Ollie stopped, looked over his shoulder back the way they’d come. “Just as quick to come to your place and cab it back,” he said.

“Not exactly a workout.”

“You sound like Lucas.”

“Lucas?”

“Yeah. Dude doesn’t seem to appreciate that it’s the off-season. He’s got the doc and the training staff all riding us about keeping our fitness up before spring training.”

“Poor Ollie, having to work for your outrageous salary.”

“Not outrageous enough,” he muttered. “You should take Sutter seriously,” he said in a louder tone. “He was telling me what he’s planning. He’s got some good ideas.”

“Unlike Winters?”

Ollie didn’t meet her gaze. Maggie paused as she reached the top of the steps. Ollie really didn’t like Alex. Did he have an inkling about what was going on—or had been going on rather—between them? And if he did, maybe part of his enthusiasm for Sutter was due to the fact that Maggie taking the job would get her out of Alex’s orbit? Damn. She thought Ollie had given up on his stupid torch for her.

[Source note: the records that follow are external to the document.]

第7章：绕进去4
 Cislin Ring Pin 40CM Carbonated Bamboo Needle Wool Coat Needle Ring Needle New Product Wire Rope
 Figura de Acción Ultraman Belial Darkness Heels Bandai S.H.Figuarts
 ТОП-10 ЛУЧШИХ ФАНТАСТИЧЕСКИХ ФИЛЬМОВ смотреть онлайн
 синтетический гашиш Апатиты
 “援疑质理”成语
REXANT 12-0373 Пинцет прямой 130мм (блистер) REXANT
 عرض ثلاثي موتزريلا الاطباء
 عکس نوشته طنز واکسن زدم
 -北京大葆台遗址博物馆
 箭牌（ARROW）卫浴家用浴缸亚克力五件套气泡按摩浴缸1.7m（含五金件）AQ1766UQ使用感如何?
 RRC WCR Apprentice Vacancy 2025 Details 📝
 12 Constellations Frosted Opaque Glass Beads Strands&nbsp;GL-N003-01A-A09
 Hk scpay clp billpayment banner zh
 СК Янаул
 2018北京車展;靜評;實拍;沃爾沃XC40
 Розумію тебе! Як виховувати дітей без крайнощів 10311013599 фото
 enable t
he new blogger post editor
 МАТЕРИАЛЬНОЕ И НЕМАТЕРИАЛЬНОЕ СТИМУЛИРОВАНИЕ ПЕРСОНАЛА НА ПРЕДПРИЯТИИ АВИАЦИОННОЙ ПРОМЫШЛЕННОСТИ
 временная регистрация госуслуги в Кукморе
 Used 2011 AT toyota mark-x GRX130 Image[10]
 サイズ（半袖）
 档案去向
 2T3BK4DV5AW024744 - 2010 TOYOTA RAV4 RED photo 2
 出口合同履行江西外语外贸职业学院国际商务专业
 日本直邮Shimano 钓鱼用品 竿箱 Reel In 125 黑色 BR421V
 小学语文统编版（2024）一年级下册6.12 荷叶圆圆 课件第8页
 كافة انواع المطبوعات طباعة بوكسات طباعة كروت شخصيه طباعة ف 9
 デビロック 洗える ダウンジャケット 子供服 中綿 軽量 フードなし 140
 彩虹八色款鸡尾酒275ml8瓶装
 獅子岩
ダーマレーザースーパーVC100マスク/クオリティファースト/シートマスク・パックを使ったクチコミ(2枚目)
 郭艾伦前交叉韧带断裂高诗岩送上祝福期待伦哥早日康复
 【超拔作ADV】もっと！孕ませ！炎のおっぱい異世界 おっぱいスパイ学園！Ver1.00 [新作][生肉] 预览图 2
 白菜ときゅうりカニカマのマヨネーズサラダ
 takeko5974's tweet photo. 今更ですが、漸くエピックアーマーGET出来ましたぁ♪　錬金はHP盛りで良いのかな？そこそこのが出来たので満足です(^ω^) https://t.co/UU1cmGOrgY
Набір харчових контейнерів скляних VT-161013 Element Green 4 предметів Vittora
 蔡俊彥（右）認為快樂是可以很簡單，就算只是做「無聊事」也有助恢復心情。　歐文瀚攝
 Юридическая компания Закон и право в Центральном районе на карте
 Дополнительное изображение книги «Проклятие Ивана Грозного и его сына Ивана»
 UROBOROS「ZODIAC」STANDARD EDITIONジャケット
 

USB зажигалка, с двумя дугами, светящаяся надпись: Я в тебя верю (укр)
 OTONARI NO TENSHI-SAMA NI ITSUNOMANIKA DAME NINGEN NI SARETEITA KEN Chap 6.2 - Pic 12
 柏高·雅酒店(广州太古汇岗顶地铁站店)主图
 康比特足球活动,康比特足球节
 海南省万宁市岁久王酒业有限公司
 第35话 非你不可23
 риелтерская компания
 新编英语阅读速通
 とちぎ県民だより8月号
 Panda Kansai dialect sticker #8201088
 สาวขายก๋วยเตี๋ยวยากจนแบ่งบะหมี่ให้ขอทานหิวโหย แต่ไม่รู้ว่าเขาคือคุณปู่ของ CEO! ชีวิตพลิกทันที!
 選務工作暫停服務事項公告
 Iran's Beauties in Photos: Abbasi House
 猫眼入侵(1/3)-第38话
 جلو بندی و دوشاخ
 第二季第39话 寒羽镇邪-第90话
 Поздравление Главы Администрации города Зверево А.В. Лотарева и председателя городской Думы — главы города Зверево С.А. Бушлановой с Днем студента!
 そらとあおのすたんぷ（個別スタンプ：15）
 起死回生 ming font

He dated enough women to fill half the north stand at Deacon with his Shieldettes. He didn’t want her.

But he didn’t want anyone else to have her either.

Which meant she had to take anything he was saying with a grain of salt. Because just like everyone else, it seemed he had an angle.

Crap.

Chapter Eighteen

Wrestling with the devil’s dilemma was exhausting, she’d discovered. She’d paced her apartment, written several different pro and con lists, drunk a bucketful of coffee, paced some more, tried to nap, taken a bath, and then punished her already aching legs with a hour on the treadmill.